— Text excerpt —
——
🌳Tree destruction sprees, polluted sea breeze, Bagelman rent fees and more🥯

Plus Honey Moon tees, increased petition securities and Starfish & Coffee-s.

🌳Tree destruction sprees, polluted sea breeze, Bagelman rent fees and more🥯
Source: The Brighton Seagull

Happy Easter, Passover and Ramadan to those of you who celebrate each, and happy Bank Holiday Monday to all. We're still out here on that grind, because the news never sleeps. We've got a couple of pieces that you might have missed during the week, plus all the news and listings as usual.

Please share this with anyone you think would be interested, and if you think you've got a story to tell about our city, consider signing up to contribute here.‌

🗞News This Week🗞

Bagelman, boardwalks and bad community spirit [needs work - ed]

In The Seagull this week:

  • Gareth Lloyd told the story of how Brighton and Hove Albion fans helped save Wrexham football club, turning out to games to stop their unscrupulous owner selling off the club's stadium to build a supermarket:
Brighton’s unheralded role in Hollywood: When the Seagulls swooped in to help save “superstar club” Wrexham AFC
This is the story of how Seagulls fans helped to write a Hollywood ending for another club 253 miles away.
  • Chris Bratt reported on Brighton eatery Bagelman facing eviction last week because they'd fallen behind on rent. They said they were now able to pay, and criticised 'needlessly harsh' Thameslink for advertising the unit before staff had been told. They've now had their time extended:
Bagelman facing eviction from Brighton Station this week
Bagelman has been unable to keep up with rent and has fallen into debt, but say they can now pay, writes Chris Bratt.

Next up...

  • We'll be publishing a love letter to the West Pier, featuring some beautiful commissioned photos, on Thursday.

Ongoing vandalism across the city

There has been a spate of vandalism across the city in the last ten days, affecting flower displays, phone boxes and trees.

Some of the installations affected were part of a scheme to welcome back visitors as lockdown restrictions ease.
——
— Data extract —
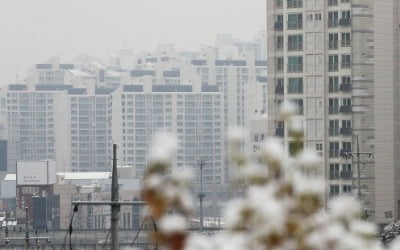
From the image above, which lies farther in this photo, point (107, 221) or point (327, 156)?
point (107, 221)

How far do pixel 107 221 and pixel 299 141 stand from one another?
4771 inches

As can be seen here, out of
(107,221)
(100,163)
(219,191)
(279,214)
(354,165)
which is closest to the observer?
(279,214)

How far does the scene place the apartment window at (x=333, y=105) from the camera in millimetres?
55906

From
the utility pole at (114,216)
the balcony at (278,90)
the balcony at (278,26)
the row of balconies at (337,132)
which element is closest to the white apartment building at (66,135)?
the balcony at (278,90)

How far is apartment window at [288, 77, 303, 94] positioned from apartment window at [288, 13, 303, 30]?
1.88 m

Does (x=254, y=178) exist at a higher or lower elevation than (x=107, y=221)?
higher

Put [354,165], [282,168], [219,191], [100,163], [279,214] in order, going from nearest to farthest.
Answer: [279,214] < [282,168] < [354,165] < [219,191] < [100,163]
——
Copy the Brighton Seagull newsletter word for word, starting with "Plus Honey Moon" and going on through "listings as usual.".

— Response area —
Plus Honey Moon tees, increased petition securities and Starfish & Coffee-s.

🌳Tree destruction sprees, polluted sea breeze, Bagelman rent fees and more🥯
Source: The Brighton Seagull

Happy Easter, Passover and Ramadan to those of you who celebrate each, and happy Bank Holiday Monday to all. We're still out here on that grind, because the news never sleeps. We've got a couple of pieces that you might have missed during the week, plus all the news and listings as usual.